Stored items

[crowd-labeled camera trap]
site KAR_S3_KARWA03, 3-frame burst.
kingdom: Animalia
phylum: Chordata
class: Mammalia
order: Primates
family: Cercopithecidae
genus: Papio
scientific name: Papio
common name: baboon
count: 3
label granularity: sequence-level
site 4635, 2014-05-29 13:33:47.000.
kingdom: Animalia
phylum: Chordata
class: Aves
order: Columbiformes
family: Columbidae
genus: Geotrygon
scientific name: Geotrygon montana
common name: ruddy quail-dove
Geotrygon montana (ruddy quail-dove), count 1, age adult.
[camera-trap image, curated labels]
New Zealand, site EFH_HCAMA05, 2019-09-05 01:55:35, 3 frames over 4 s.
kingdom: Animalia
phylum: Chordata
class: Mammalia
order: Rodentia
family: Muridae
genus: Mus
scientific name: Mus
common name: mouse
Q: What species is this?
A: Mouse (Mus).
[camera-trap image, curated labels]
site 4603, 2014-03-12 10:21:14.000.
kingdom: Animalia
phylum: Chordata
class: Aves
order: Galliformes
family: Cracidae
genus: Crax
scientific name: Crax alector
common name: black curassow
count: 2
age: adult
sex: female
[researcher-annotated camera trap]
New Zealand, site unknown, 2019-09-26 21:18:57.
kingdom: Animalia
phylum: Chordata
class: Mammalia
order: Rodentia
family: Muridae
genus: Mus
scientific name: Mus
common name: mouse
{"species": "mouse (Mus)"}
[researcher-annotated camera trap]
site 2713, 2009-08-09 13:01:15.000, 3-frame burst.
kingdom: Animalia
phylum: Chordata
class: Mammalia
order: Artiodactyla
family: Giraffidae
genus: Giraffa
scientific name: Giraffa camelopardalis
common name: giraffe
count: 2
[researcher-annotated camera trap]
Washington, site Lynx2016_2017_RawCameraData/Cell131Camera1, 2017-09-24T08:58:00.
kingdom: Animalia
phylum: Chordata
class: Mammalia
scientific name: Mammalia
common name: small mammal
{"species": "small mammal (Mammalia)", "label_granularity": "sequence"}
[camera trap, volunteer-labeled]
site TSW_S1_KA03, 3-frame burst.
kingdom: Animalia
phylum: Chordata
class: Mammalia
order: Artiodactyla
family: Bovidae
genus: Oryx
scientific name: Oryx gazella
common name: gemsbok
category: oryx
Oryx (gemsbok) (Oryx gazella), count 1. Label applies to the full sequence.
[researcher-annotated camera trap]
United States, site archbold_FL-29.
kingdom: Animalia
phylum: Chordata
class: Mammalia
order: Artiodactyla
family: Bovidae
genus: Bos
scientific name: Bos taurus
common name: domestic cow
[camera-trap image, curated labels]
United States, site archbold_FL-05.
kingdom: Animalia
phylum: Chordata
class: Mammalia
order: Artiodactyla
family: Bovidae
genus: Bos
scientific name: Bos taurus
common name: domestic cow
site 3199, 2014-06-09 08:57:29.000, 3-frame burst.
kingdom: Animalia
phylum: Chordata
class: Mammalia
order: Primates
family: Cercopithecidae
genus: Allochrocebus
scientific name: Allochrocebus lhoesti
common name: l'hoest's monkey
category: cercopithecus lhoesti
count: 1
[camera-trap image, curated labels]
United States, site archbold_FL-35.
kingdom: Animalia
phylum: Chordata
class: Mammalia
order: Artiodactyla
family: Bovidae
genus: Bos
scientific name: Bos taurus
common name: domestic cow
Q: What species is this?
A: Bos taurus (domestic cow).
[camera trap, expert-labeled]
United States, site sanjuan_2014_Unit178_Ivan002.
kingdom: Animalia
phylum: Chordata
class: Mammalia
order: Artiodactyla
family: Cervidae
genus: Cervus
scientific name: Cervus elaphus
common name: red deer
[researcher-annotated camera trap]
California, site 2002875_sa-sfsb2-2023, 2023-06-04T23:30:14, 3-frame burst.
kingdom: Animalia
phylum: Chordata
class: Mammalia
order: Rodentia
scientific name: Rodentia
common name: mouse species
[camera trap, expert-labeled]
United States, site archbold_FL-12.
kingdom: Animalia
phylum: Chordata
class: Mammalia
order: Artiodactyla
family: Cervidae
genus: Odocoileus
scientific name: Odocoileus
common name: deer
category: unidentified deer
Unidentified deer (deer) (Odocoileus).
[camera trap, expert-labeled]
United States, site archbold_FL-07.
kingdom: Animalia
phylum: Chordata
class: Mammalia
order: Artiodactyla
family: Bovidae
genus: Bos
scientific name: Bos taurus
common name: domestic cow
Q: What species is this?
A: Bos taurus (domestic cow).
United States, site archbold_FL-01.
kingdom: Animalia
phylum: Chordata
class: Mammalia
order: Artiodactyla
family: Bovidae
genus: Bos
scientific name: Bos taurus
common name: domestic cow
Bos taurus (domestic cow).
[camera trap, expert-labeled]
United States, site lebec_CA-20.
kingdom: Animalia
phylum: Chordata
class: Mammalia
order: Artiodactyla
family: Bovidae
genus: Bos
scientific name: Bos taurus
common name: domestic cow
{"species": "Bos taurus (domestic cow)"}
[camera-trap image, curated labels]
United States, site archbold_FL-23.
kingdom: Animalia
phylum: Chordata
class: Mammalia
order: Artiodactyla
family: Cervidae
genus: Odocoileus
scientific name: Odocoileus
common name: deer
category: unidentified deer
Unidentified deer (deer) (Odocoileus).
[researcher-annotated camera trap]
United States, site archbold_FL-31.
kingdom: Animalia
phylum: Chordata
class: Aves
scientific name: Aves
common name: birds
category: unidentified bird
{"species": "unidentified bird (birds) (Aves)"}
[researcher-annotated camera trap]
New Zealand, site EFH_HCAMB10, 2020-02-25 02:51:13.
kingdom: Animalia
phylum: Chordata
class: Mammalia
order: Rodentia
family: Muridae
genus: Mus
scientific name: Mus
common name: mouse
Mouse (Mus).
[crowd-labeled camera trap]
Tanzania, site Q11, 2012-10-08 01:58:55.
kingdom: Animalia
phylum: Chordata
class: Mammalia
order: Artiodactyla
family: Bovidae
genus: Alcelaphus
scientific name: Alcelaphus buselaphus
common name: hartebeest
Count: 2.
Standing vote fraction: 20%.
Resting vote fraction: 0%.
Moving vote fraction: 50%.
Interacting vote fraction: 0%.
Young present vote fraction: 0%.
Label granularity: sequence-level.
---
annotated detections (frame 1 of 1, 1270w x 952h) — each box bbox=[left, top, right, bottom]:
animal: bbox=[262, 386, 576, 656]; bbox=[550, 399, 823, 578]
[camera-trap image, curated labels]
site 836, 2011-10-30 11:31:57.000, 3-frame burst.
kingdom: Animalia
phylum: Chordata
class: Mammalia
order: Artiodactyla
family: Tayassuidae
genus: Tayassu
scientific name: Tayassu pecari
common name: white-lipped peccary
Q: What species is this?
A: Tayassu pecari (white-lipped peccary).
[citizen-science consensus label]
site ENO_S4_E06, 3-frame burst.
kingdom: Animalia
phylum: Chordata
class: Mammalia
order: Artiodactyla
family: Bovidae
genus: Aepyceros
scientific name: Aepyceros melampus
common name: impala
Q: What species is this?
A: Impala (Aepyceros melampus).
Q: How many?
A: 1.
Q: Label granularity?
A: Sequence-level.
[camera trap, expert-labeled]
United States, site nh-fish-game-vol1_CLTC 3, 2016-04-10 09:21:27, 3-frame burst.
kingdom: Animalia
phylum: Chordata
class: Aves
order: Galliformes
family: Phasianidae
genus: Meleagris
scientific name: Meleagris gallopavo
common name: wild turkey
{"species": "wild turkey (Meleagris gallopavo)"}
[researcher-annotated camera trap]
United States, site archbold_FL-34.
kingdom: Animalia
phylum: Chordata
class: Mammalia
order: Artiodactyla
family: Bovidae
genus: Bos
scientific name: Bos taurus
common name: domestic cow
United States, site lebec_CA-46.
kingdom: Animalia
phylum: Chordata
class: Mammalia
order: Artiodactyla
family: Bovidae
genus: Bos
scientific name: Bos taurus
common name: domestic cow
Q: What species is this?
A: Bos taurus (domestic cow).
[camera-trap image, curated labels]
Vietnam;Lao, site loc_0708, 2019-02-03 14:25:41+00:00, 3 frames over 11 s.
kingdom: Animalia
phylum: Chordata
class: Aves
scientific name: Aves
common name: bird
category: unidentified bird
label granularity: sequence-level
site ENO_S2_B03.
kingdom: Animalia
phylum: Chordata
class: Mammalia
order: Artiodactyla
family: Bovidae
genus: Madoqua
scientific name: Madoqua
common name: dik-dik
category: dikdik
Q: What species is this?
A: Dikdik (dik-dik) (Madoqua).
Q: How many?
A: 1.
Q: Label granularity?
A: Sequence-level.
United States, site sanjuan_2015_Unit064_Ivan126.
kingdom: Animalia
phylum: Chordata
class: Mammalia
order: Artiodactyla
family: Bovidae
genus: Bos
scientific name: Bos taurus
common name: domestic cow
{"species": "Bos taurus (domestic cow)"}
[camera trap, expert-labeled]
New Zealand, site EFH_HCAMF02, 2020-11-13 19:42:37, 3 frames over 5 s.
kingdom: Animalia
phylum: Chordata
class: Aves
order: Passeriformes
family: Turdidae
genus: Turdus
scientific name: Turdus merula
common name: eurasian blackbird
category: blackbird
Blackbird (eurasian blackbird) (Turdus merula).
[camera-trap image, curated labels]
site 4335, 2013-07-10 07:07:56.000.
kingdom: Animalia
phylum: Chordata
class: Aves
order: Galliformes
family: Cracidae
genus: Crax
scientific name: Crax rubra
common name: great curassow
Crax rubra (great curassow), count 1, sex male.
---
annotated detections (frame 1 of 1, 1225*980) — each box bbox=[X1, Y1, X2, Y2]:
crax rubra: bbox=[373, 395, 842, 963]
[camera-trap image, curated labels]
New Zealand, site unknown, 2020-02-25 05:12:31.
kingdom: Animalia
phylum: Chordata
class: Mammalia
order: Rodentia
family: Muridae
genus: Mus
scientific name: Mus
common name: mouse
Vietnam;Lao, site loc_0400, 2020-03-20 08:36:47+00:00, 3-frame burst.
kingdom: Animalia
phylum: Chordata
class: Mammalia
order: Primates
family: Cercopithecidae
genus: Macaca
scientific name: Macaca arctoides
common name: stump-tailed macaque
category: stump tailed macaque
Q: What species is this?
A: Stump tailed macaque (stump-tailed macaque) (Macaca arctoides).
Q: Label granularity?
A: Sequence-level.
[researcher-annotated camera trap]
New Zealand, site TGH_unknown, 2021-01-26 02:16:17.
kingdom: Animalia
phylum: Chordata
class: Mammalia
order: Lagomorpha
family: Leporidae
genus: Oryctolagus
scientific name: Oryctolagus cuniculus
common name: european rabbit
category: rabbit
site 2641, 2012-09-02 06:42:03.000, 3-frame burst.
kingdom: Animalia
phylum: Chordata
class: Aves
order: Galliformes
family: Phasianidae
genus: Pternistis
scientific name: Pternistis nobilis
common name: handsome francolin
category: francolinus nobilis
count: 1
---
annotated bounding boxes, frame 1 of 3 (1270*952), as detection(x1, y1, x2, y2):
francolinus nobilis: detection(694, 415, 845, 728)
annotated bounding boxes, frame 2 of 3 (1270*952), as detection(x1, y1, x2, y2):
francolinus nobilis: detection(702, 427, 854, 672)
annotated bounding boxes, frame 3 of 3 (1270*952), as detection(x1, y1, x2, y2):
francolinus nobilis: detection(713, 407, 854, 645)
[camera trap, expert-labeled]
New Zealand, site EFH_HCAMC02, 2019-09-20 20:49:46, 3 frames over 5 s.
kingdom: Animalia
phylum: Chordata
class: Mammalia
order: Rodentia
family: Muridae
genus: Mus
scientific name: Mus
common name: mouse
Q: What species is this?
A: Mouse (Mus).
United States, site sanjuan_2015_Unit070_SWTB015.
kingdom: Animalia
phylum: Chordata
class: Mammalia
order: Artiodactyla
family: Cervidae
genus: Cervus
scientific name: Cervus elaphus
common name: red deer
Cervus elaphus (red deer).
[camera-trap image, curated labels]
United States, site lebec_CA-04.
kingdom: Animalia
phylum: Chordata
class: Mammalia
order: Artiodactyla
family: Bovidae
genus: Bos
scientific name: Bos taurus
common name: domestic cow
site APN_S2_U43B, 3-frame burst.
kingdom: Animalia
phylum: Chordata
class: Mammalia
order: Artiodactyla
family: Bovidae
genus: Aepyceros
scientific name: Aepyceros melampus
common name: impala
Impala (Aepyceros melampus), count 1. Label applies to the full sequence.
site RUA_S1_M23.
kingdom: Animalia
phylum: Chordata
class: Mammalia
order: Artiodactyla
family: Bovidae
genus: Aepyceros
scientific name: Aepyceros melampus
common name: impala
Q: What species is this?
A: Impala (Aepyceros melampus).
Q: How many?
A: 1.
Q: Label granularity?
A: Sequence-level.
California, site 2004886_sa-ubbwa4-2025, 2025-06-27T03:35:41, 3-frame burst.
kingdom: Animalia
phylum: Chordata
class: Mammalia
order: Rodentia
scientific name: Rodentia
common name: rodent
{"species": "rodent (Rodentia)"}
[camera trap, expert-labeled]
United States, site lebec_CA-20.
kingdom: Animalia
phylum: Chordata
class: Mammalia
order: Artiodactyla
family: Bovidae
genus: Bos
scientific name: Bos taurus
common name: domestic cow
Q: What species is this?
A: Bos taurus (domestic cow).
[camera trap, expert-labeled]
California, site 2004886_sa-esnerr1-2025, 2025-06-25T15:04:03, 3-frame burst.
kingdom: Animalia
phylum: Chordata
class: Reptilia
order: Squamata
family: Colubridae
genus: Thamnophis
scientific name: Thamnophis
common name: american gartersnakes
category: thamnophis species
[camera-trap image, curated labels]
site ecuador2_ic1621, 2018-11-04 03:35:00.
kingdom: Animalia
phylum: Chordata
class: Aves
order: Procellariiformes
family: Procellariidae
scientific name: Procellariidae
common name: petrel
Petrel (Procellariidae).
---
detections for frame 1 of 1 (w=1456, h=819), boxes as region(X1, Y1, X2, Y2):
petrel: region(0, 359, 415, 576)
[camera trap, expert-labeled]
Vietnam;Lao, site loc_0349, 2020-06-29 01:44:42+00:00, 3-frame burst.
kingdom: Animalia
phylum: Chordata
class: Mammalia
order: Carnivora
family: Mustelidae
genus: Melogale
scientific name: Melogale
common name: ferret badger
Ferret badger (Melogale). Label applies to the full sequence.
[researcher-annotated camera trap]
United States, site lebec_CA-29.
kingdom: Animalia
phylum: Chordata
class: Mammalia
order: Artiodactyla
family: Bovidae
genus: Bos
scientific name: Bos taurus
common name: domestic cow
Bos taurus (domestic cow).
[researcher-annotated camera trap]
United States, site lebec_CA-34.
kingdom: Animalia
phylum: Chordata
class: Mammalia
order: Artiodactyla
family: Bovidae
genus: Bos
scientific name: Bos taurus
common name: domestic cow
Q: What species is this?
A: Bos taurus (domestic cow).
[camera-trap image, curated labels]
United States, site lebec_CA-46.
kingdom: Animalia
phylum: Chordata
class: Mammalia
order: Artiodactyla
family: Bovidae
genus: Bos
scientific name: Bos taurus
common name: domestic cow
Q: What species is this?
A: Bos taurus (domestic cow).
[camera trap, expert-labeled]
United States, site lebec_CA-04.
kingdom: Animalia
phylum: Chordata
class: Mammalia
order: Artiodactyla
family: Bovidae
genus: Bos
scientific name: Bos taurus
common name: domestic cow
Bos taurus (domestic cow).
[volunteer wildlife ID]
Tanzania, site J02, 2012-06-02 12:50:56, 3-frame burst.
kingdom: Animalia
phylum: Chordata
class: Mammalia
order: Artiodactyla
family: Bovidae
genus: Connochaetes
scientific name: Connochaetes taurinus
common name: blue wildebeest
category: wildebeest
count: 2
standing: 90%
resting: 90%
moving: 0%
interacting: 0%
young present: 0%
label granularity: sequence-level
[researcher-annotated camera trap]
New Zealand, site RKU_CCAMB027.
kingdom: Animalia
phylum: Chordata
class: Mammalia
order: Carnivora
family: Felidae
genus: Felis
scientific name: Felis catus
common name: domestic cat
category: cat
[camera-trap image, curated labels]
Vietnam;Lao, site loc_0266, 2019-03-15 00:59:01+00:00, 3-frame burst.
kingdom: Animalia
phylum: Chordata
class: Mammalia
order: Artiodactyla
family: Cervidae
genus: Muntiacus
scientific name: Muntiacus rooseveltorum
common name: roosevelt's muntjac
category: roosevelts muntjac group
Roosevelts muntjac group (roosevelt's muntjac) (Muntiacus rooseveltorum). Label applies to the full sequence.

What this task involves.
Across the records above, tally the lines that contain "fraction" and return the number alone.

Finished task.
5